> **Work to complete**:
Using the listing below, show all lines that hold the word "camera".
· · · · · · ·
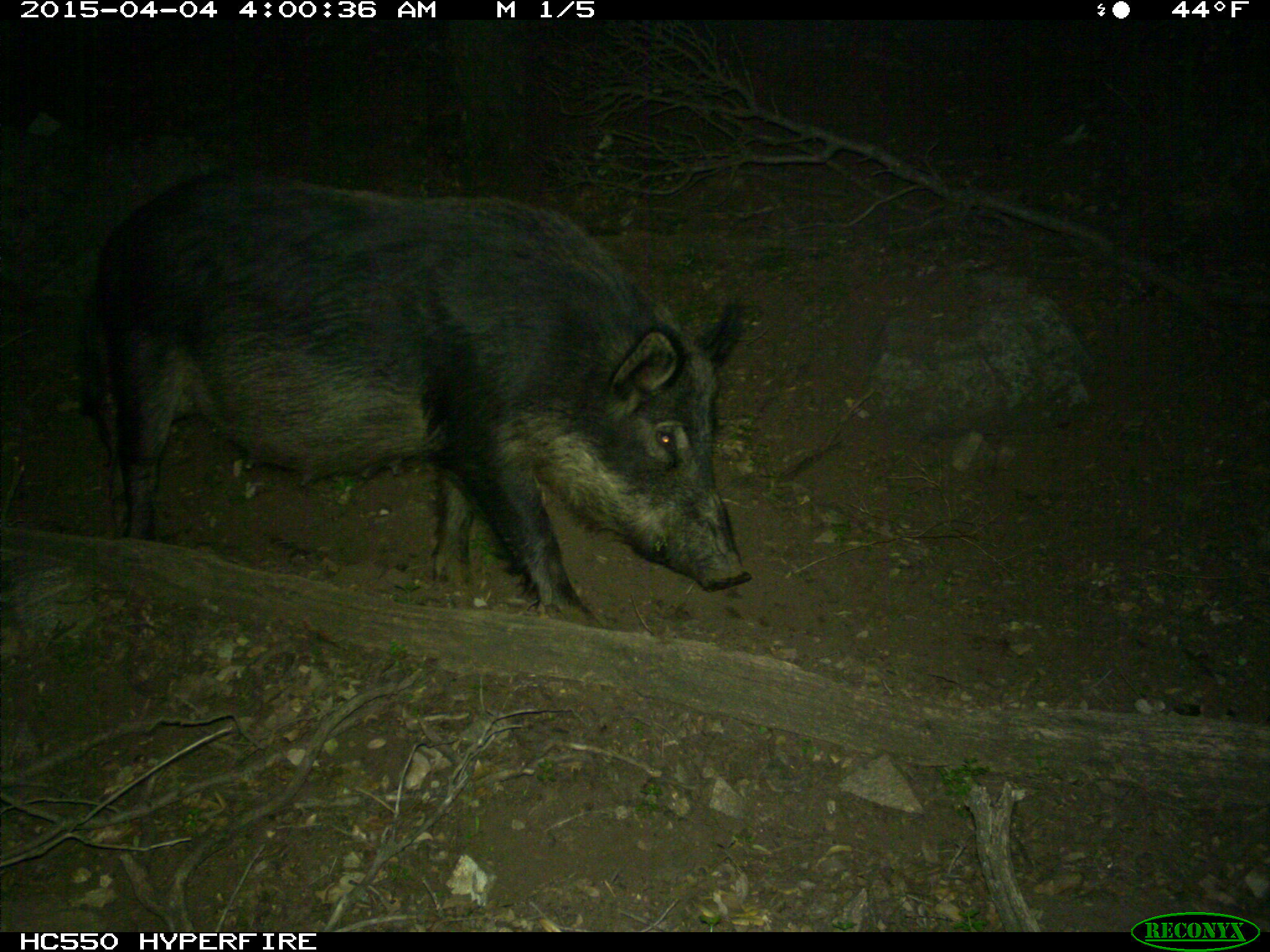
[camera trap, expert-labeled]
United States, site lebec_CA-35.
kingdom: Animalia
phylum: Chordata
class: Mammalia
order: Artiodactyla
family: Suidae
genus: Sus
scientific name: Sus scrofa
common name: wild boar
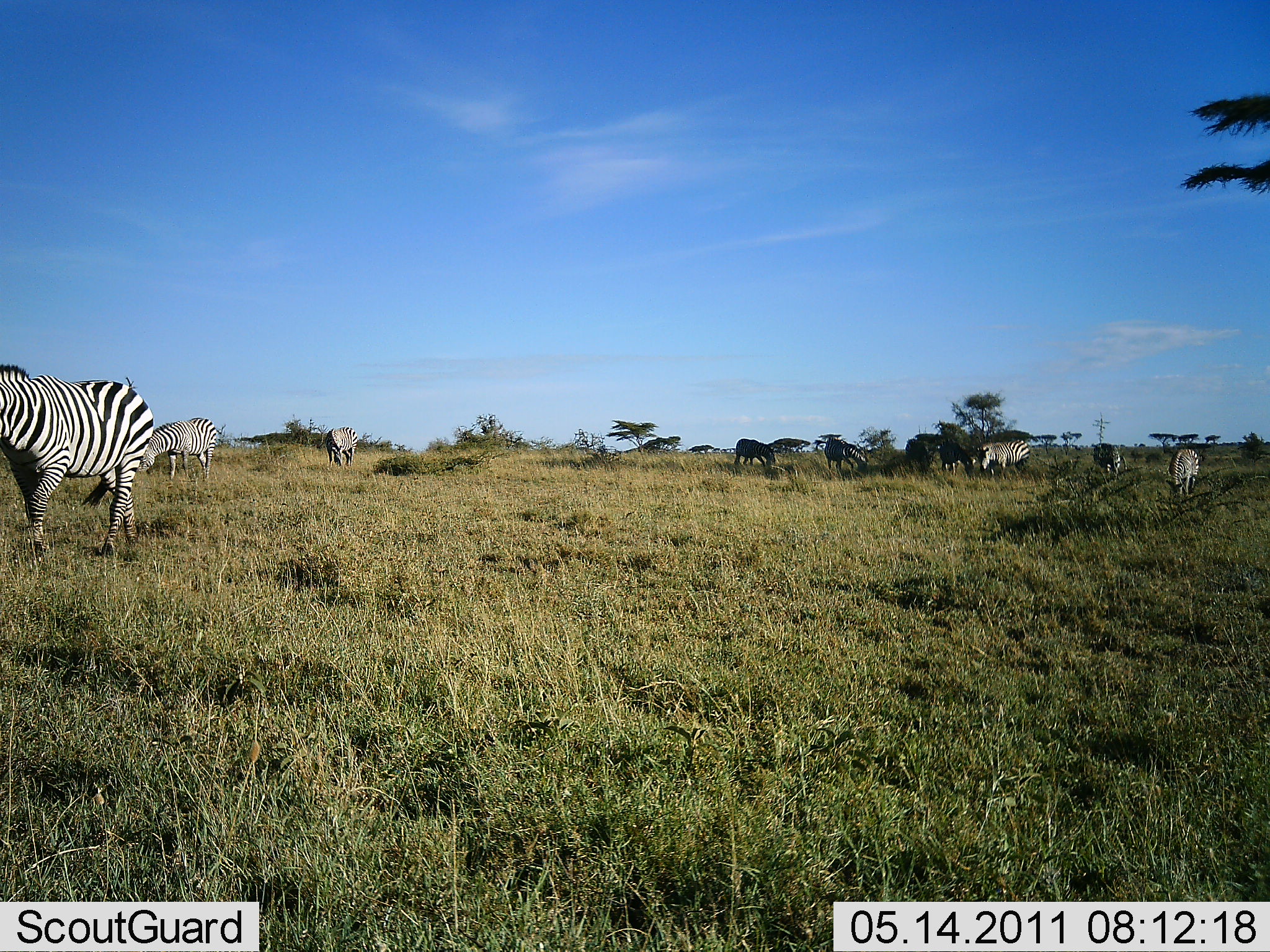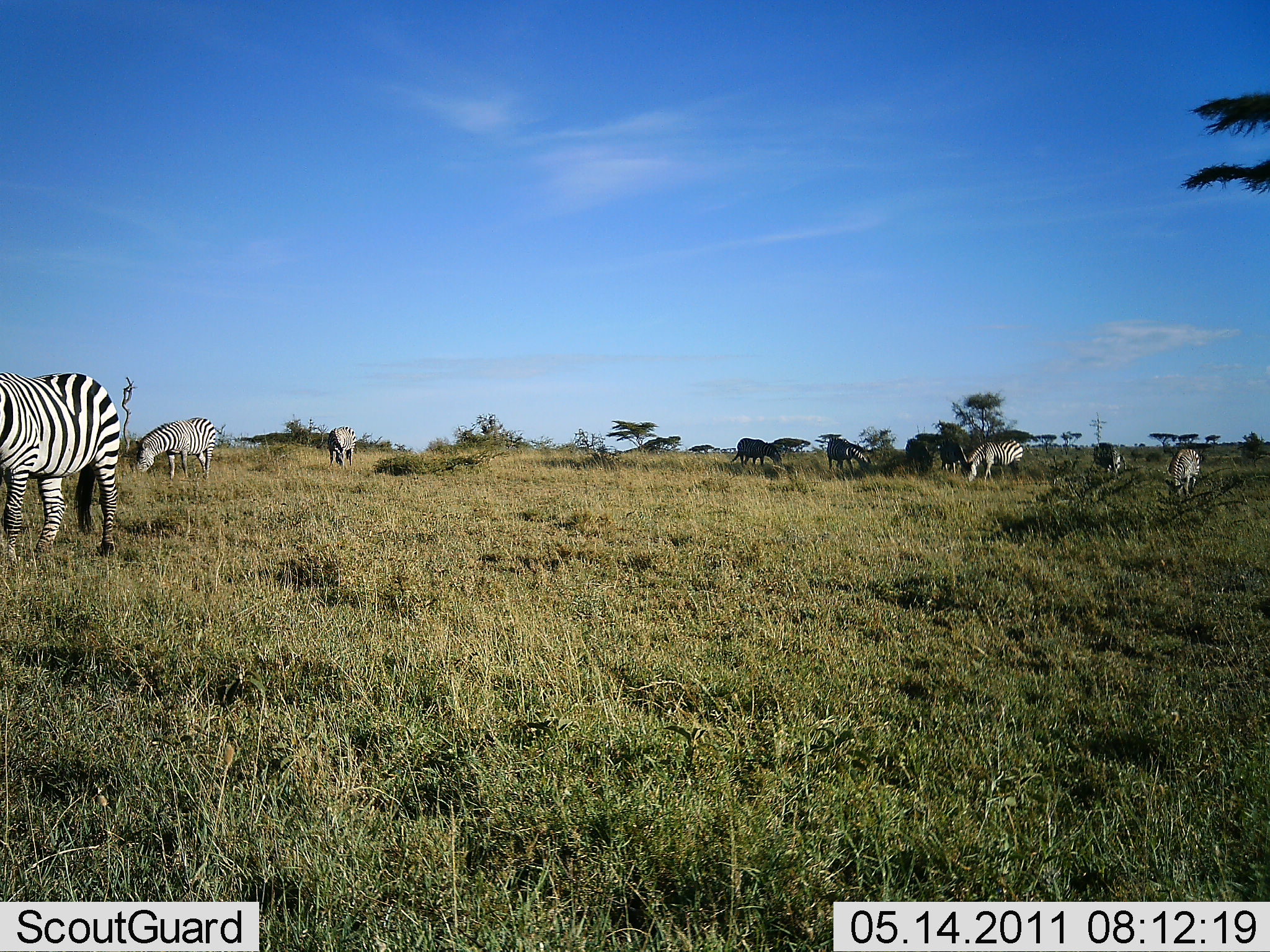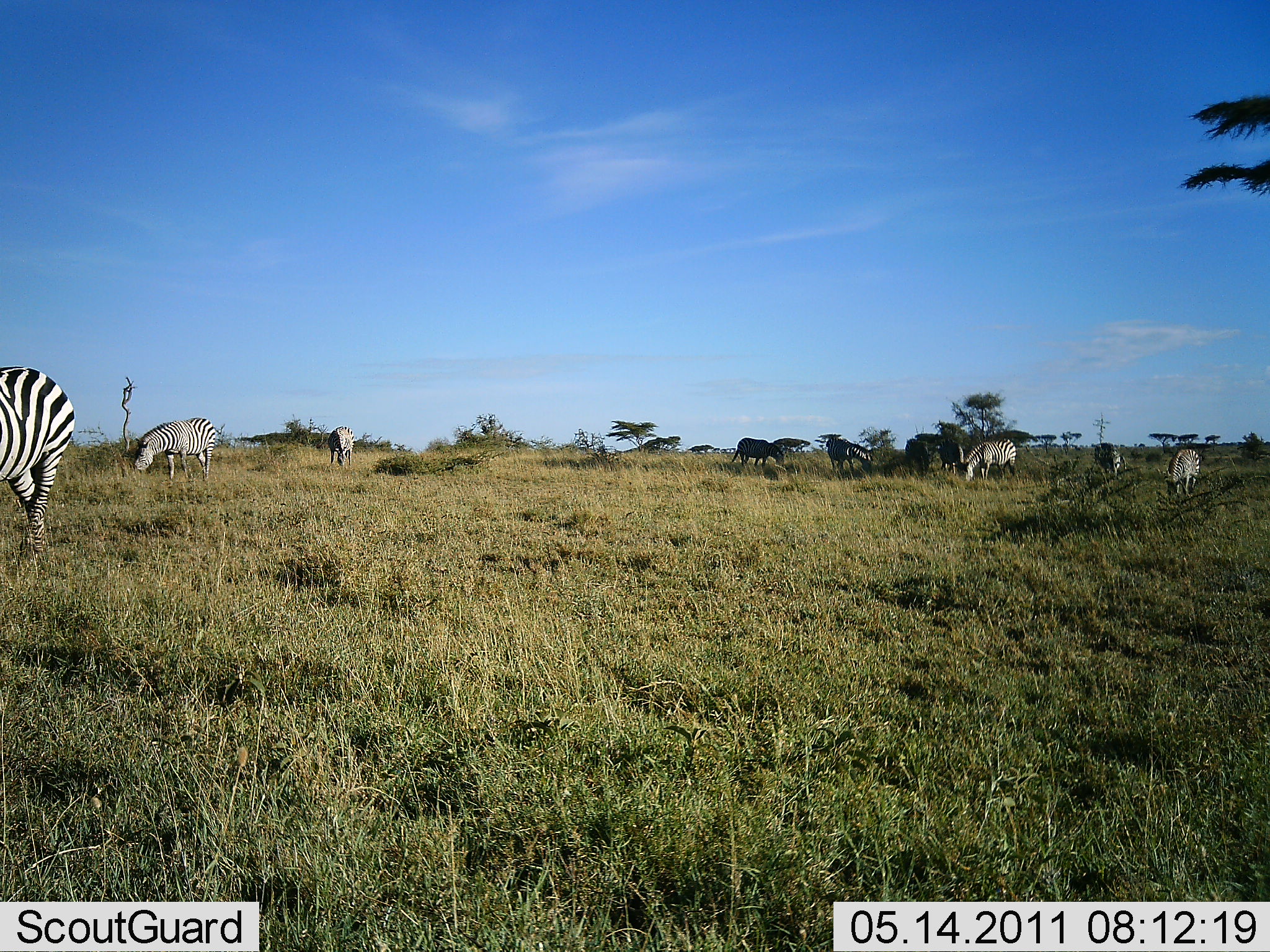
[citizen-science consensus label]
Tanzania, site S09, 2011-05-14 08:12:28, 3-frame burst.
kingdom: Animalia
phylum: Chordata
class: Mammalia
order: Perissodactyla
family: Equidae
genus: Equus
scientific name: Equus quagga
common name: plains zebra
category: zebra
Zebra (plains zebra) (Equus quagga), count 8. Behavior (volunteer vote fractions): standing 58%, resting 0%, moving 50%, interacting 0%. Young present (vote fraction): 0%. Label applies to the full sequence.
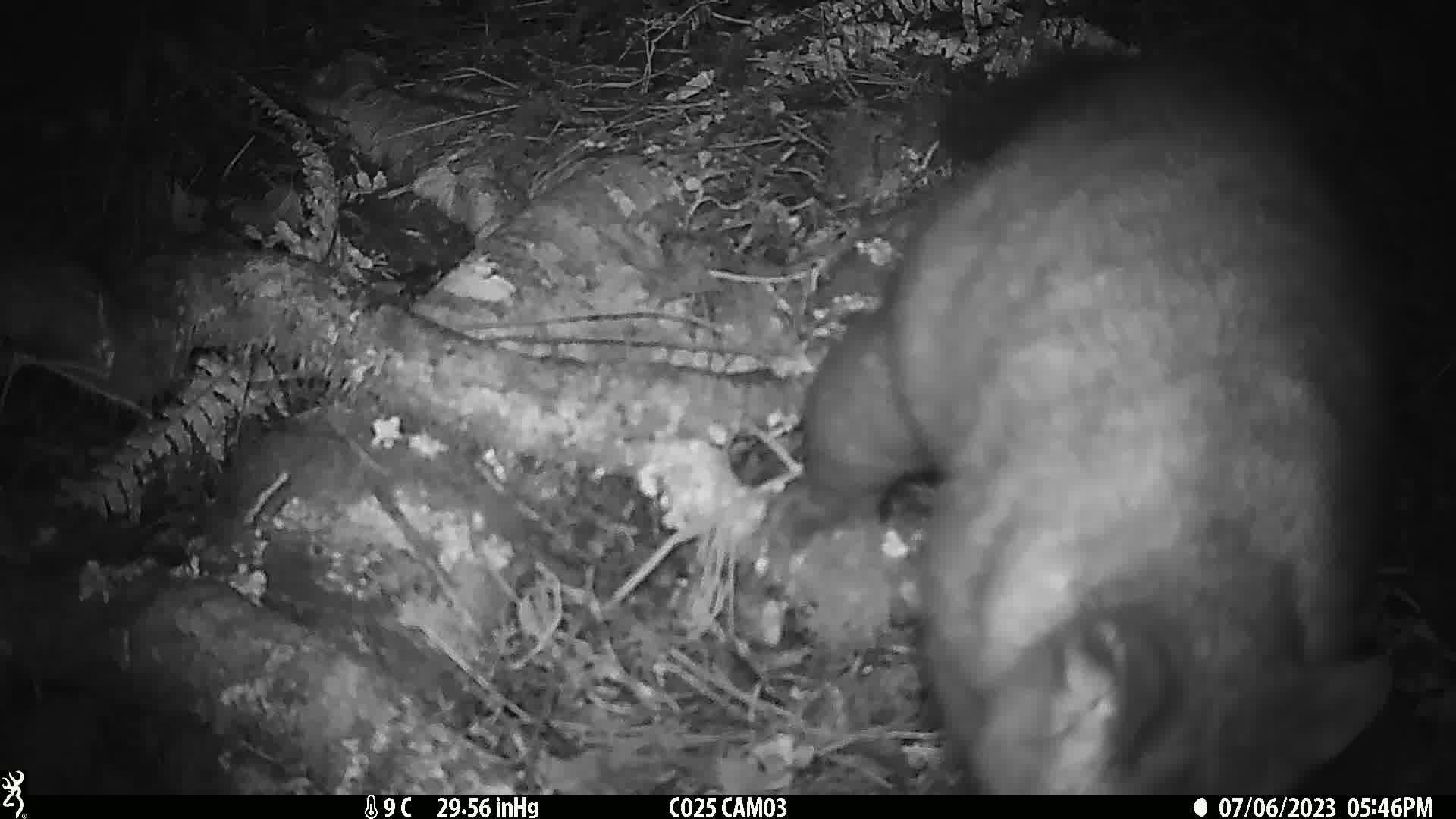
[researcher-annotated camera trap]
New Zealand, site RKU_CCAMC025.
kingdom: Animalia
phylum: Chordata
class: Mammalia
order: Diprotodontia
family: Phalangeridae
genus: Trichosurus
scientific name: Trichosurus vulpecula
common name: common brushtail possum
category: possum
Possum (common brushtail possum) (Trichosurus vulpecula).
· · · · · · ·
> **Exercise answer**:
[camera trap, expert-labeled]
[researcher-annotated camera trap]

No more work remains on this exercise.